>> begin Text to read
You're Not Burned Out Because You're Weak — You're Burned Out Because You're Doing This Alone
May 21, 2026
I want to tell you something that most leadership development misses entirely. The reason you're exhausted is not that you lack resilience. It's not that you need better time management, a morning routine, or another mindfulness app. It's that you're carrying a load that was never designed to be carried by one person — and you've been doing it alone. Not because you had to. Because somewhere along the way, you learned that needing support meant you weren't capable of the role. That asking for help was a sign of weakness. That the strong leader figures it out, holds it together, keeps moving — and does all of it quietly, without complaint, without rest. That story is not leadership wisdom. It's a survival script. And it's running you into the ground.
Capability Is Not the Problem
Let's be clear about something: capability is almost never the issue for the leaders I work with. They are capable. Demonstrably, unmistakably capable. Their track record says so. Their results say so. The fact that they've navigated every previous challenge and arrived at their current level of seniority says so.
>> end Text to read
■ **What you need to do**
From the article on leadership burnout, reproduce everything from "Capability Is Not" down to "seniority says so.", word for word.
>> begin Extracted entries
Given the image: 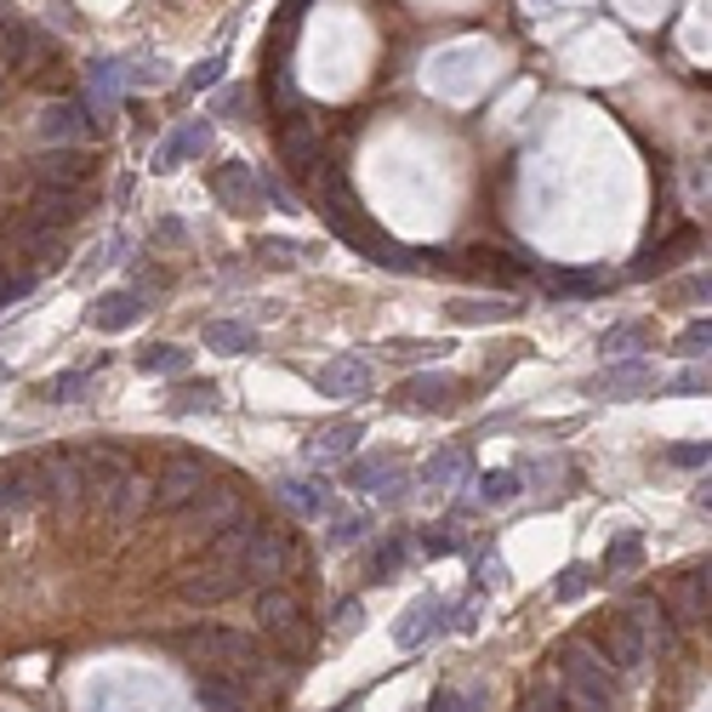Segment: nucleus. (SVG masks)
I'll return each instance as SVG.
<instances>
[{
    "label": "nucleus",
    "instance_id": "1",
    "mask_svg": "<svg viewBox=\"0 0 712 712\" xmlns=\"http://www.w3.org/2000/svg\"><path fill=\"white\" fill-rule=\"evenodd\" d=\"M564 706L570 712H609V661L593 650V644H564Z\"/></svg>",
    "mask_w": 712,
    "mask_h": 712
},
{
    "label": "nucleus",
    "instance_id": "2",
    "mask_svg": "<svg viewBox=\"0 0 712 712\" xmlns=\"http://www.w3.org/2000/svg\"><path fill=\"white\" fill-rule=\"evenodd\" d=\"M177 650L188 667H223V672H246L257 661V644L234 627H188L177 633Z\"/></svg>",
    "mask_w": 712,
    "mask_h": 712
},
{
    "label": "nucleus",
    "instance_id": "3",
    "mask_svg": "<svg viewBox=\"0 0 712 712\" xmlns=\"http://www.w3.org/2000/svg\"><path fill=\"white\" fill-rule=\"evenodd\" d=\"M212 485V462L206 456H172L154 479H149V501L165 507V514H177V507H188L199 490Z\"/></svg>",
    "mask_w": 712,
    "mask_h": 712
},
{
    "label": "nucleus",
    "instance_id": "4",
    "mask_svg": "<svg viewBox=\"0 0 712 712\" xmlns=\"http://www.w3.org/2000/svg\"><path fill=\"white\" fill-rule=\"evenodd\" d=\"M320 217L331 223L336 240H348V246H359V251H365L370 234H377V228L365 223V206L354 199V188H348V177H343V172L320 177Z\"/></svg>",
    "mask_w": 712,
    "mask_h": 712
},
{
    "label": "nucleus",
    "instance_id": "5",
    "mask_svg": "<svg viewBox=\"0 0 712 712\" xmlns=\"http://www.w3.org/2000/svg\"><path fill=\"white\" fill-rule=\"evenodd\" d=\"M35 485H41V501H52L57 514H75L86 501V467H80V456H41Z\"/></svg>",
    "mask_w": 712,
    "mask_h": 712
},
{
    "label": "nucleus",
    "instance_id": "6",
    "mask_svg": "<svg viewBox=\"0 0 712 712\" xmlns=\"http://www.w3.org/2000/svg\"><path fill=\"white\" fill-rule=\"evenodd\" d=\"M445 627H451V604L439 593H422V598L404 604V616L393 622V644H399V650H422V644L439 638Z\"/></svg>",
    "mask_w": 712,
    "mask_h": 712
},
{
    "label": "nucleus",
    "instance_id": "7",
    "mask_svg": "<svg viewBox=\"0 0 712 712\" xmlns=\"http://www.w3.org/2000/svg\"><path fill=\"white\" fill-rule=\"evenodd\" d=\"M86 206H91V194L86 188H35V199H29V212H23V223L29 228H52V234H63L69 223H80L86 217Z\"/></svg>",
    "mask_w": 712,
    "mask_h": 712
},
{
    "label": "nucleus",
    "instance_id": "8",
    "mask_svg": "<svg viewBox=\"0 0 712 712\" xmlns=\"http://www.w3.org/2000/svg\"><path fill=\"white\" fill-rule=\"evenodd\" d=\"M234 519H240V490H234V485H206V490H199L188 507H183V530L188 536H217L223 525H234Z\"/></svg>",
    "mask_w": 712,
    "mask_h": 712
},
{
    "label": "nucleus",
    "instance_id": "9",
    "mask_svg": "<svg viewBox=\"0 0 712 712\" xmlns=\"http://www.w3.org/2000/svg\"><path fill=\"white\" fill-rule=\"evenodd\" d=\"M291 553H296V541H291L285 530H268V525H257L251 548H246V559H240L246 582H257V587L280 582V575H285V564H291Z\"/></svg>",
>> end Extracted entries
■ **Task solution**
Capability Is Not the Problem
Let's be clear about something: capability is almost never the issue for the leaders I work with. They are capable. Demonstrably, unmistakably capable. Their track record says so. Their results say so. The fact that they've navigated every previous challenge and arrived at their current level of seniority says so.